La toponimia es un ámbito tan fértil para la batalla cultural que hasta los Mapas de Google registran el desdoblamiento: si se ingresa a la aplicación desde la Argentina, esta ofrecerá el catálogo de nombres aceptado allí, mientras que seguirá el canon de los kelpers si se lo usa desde las Islas. Es salomónica la diplomacia digital. Lo que en un lado se conoce como Isla Soledad en el otro se identifica con el nombre West Falkland, mientras que la ínsula Gran Malvina recibe la denominación de East Falkland. El desdoblamiento sucede con casi todo en estos 778 islotes: Pradera del Ganso es Goose Green; Puerto Soledad es Port Louis; Puerto Mitre es Port Howard; la Isla del Rosario es la Isla Carcass y así ad infinitum.

“The corral”

Más allá de la cartografía y de los límites urbanos de Puerto Argentino/Stanley, se relaja la preocupación por sacar del idioma de las Islas las huellas del de Miguel de Cervantes (y de José Hernández). El campo, para empezar, se llama de manera muy similar, “camp”, y abarca toda superficie disponible con la excepción de la única ciudad. En este ámbito dado a preservar las tradiciones se advierten los vestigios dejados por los gauchos rioplatenses que participaron de la vida rural: en el asentamiento de Darwin (debe el nombre al naturalista Charles Darwin, quien pasó una noche allí en 1833) se destaca un corral de piedra con un palenque central cuyo diseño lo emparenta a los que podrían encontrarse en cualquier puesto de montaña de la Argentina. Los isleños conocen a este recinto como “the corral”. Y al lado hay un galpón designado como “the galpon”, sin tilde en la “o”.

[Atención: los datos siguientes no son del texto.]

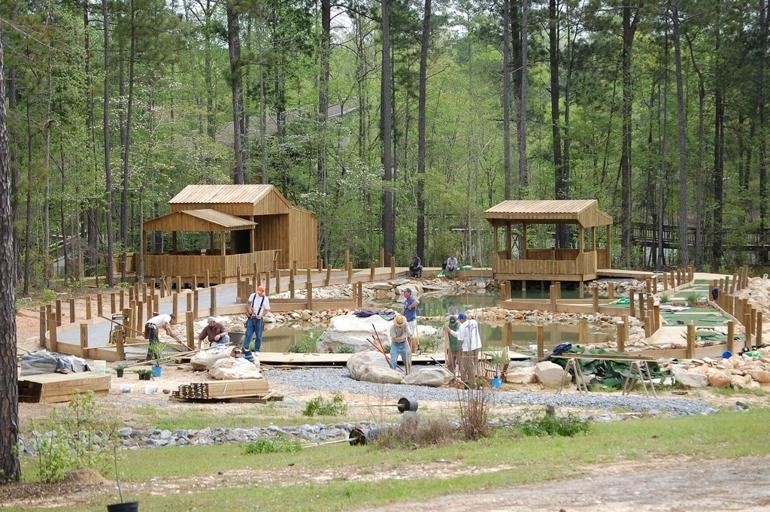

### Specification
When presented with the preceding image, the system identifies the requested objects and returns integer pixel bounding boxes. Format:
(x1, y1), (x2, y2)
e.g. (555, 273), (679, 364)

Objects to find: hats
(207, 318), (215, 323)
(450, 314), (465, 322)
(402, 288), (411, 292)
(257, 287), (264, 293)
(394, 315), (406, 326)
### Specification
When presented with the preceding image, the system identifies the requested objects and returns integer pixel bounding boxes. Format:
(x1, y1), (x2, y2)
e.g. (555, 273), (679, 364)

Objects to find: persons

La presencia de la tradición criolla hispanoamericana se proyecta de un modo intenso en todo lo que tiene que ver con los caballos. Aunque los equinos han sido reemplazados por las camionetas Land Rover y por los cuatriciclos, y ya casi no quedan pastores de ovejas que se desplacen a cuatro patas, hasta hace no demasiado tiempo las labores del “camp” eran ejecutadas por jinetes. Y es impactante ver cómo por ese conducto entraron los ponchos, y las monturas y accesorios típicos del continente. Una muestra muy amplia de estos aparejos, muchos de los cuales conservan las denominaciones gauchescas, forma parte de la exhibición permanente del Dockyard Museum.

La Guerra de 1982 desgarró la comunicación de culturas que con matices había habido en las Islas desde siempre. La llegada de las tropas acarreó para los kelpers (sustantivo derivado de un alga de la zona) el punto de partida de una nueva identidad con componentes anglófilos reforzados. Esa transformación se reflejó en la lengua con una novedad: las fuerzas británicas enviadas por la primera ministra Margaret Thatcher bautizaron a los isleños como “bennys” por encontrar que sus peripecias se asemejaban a las del popularísimo comediante Benny Hill. Aunque después de la contienda las autoridades británicas prohibieron esa manera de nombrar a los isleños por sus connotaciones peyorativas, ya no pudieron frenar el empleo de la palabra “benny”, lo que otra vez corrobora que la lengua muta por sus propios medios ajena a las intenciones y políticas de los gobiernos.